Harmful to both China and U.S.
This will harm both economies, with producers and consumers paying the price for Trump’s poor negotiation tactics. Firms and households in the U.S. will suffer. Pork and wine producers are already set to face new duties and taxes put in place by the Chinese government. Going forward, soybean producers will face a sudden barrier to doing business in their major market if China implements its threatened tariffs. This will hit Trump’s voter base hard if the tariffs are implemented.
Both consumers and producers in China will also face rising costs as a result of the tariffs. Chinese producers of industrial robots, spacecraft, and semiconductors will suddenly have to deal with higher costs and lower profits.

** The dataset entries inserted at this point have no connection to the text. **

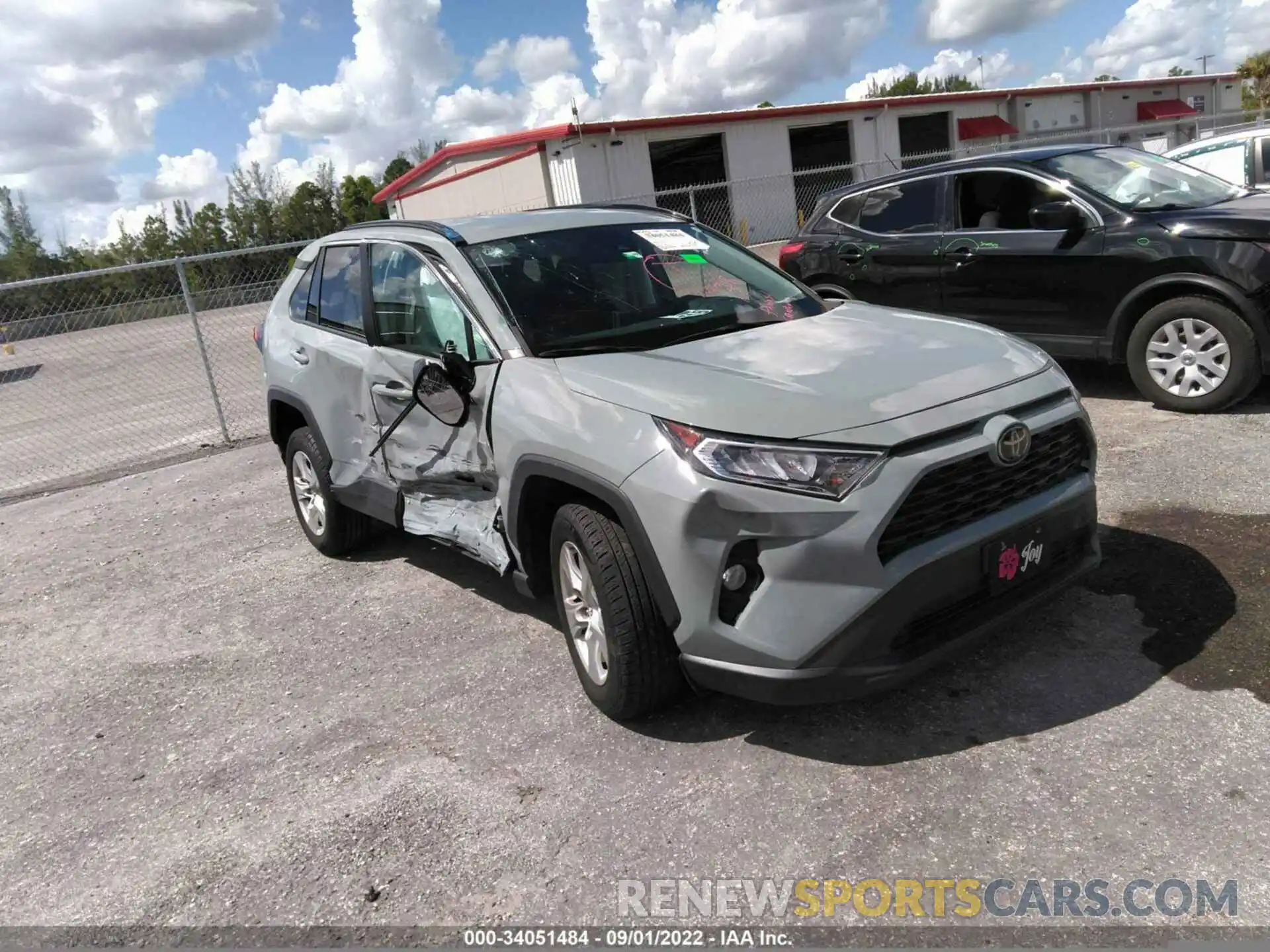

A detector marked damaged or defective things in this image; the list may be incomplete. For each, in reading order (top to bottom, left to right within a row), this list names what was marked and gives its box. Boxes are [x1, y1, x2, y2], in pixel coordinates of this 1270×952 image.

detached side mirror [1032, 200, 1080, 231]
detached side mirror [418, 360, 471, 428]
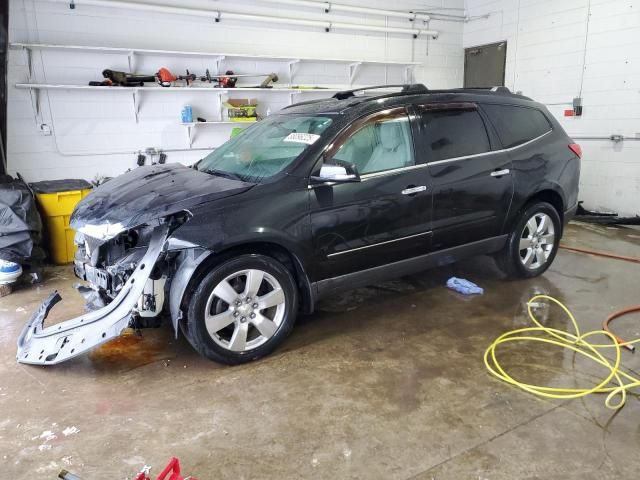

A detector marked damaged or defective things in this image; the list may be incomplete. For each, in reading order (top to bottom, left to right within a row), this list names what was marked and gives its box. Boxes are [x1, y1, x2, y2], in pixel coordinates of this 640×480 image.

crumpled hood [68, 163, 252, 238]
detached front bumper [16, 227, 170, 366]
damaged front end [16, 214, 185, 364]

Consumers will be confronted with much higher prices of soybeans and automobiles, and will find themselves unable or unwilling to ‘buy American.’ In both countries, consumers are likely to turn to less expensive products, including goods from other nations, while producers may begin the search for less costly markets in other countries.
In the short term, the back-and-forth between the two trading nations has acted as a negative shock to markets. The Dow fell 500 points at the open on April 4 in response to China’s announced retaliation. Soybean prices fell over 5 percent as traders considered the ramifications of Chinese tariffs on the commodity. Dissatisfaction among various sectors has been expressed by several organizations. Farm groups, along with the U.S. Chamber of Commerce and the National Association of Manufacturers, have come out in opposition to Trump’s tariffs.
Room for negotiation?
Both sides have instituted a waiting period before the $50 billion tariffs take effect, with the hope that negotiation may prevent either administration from having to implement them. One has to ask, however, if there really is room for negotiation here? So far, talks between U.S. Treasury Secretary Steven Mnuchin and Chinese Vice Premier Liu He have fallen short of reaching an agreement. For its part, China denies that its firms have forced American companies doing business overseas to hand over their technology secrets. On the other side, some advisors in the Trump administration appear unfazed by the trade war. Commerce Secretary Wilbur Ross stated that China's tariffs "amount to about three-tenths of a percent of our GDP. So, it's hardly a life-threatening activity.”
This high-level view, however, prevents many in the Trump administration from comprehending the harm the tariffs will do on the ground. For instance, I doubt that American soybean farmers would take Ross’ perspective, as the 0.3 percent of GDP he mentions hits them square in the balance sheet. Even though individuals like Treasury Secretary Mnuchin have been in favor of negotiation, the administration as a whole has taken an aggressive stance. The overall perspective on the intellectual property investigation and the resulting tariffs is that the U.S. has been pressing China for years to stop its firms from forcing their American partners to hand over their technology, with no real change. Therefore, according to Trump’s advisors, a hard line must be taken to end this practice.
The announced tariffs represent a hard line, indeed. Few analysts truly expected a full-blown trade war; several months ago, this seemed like only a very remote possibility. Even though the large-scale tariffs have not yet taken effect, their unveiling has created a posture of brinksmanship between the world’s most powerful economies. This is a dangerous game that previous administrations have refrained from playing, not out of weakness, but out of wisdom. One can only hope that the Trump administration will take the high road and negotiate with China before the tariffs come into force. Unfortunately, due to the unpredictable nature of the Trump administration, this cannot be assured.